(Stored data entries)

# # #

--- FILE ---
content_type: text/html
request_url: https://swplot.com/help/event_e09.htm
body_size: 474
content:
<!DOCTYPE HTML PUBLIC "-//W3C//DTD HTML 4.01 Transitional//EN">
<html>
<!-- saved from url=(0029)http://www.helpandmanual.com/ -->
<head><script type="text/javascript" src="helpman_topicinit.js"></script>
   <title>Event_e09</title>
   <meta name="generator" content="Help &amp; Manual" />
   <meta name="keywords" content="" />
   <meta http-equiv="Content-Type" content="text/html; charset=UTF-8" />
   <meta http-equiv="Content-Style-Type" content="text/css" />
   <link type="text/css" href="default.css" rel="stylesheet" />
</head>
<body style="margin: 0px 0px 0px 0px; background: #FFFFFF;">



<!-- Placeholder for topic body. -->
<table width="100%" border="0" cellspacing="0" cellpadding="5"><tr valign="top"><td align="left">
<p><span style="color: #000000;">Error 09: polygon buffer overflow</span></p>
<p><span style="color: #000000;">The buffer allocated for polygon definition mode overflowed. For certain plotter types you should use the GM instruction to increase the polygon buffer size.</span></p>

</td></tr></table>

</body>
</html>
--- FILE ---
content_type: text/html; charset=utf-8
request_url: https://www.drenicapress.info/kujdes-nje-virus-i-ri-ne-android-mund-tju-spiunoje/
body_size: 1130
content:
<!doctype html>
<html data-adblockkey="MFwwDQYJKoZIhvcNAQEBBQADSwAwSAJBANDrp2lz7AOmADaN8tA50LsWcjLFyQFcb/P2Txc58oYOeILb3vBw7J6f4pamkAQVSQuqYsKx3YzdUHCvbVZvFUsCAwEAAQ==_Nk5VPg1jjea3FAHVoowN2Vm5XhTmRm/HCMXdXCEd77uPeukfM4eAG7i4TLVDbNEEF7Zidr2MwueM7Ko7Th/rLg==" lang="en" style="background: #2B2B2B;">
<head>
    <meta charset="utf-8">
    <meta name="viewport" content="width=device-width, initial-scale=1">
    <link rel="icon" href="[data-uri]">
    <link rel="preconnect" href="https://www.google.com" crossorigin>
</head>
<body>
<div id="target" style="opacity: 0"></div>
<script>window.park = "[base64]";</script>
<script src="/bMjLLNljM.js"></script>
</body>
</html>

# # #

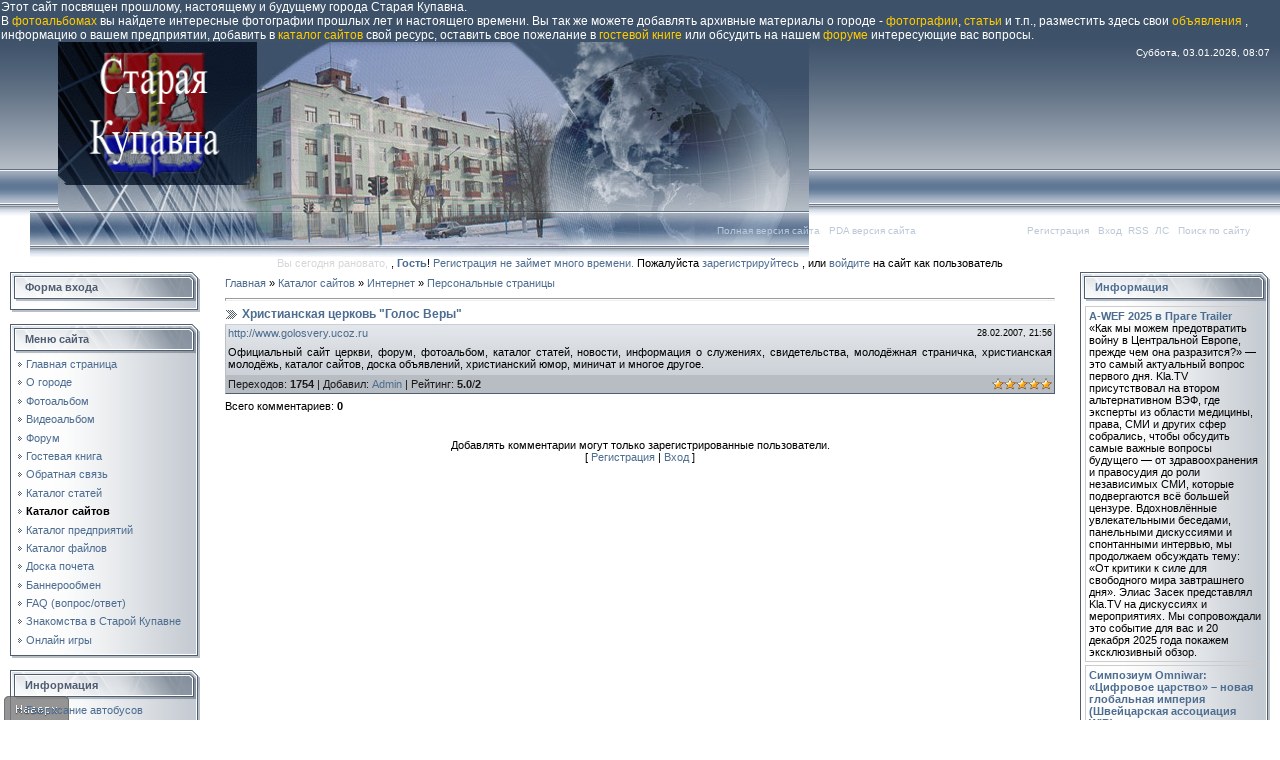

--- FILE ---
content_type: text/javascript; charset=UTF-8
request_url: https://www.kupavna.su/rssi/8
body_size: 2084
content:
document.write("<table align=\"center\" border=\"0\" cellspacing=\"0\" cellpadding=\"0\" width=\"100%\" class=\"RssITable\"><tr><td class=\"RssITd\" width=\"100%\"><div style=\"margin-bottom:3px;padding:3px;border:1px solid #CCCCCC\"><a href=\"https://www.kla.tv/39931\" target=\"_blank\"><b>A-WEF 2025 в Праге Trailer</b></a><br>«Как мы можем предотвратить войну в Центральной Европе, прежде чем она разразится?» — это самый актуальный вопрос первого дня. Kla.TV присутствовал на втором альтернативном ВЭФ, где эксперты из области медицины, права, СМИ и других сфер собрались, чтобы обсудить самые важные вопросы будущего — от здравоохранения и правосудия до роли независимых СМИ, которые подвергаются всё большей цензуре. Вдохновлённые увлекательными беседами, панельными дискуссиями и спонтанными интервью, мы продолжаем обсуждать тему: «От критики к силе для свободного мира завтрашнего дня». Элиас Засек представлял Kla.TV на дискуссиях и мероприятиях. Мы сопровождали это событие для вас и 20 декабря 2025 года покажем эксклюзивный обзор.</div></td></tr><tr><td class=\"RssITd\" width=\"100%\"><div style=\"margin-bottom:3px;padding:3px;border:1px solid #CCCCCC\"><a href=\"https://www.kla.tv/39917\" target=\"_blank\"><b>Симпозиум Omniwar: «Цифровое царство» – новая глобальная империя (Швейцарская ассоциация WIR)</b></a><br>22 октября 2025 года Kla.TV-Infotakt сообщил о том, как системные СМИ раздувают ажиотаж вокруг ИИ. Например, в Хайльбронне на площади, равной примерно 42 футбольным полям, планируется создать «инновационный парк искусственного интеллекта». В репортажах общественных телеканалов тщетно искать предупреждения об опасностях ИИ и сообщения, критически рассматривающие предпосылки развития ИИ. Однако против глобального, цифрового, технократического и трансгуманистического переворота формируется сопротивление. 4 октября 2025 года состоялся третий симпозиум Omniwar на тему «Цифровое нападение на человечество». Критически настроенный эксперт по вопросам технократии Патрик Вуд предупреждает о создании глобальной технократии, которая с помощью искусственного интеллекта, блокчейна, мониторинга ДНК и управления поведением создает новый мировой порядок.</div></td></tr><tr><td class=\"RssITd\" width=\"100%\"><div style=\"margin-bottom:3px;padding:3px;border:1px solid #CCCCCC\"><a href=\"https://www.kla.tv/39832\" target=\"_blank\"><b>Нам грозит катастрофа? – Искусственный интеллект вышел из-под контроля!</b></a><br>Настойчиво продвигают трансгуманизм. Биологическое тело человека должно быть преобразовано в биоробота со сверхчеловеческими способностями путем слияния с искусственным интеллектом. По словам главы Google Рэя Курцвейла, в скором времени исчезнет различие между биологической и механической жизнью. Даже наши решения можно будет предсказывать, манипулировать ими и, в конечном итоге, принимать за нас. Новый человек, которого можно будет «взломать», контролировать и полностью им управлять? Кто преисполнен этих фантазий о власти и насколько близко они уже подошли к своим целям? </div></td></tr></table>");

# # #

#### What is required
In the records above, find each line with the string "name" and list it.

#### Final answer
   <meta name="generator" content="Help &amp; Manual" />
   <meta name="keywords" content="" />
    <meta name="viewport" content="width=device-width, initial-scale=1">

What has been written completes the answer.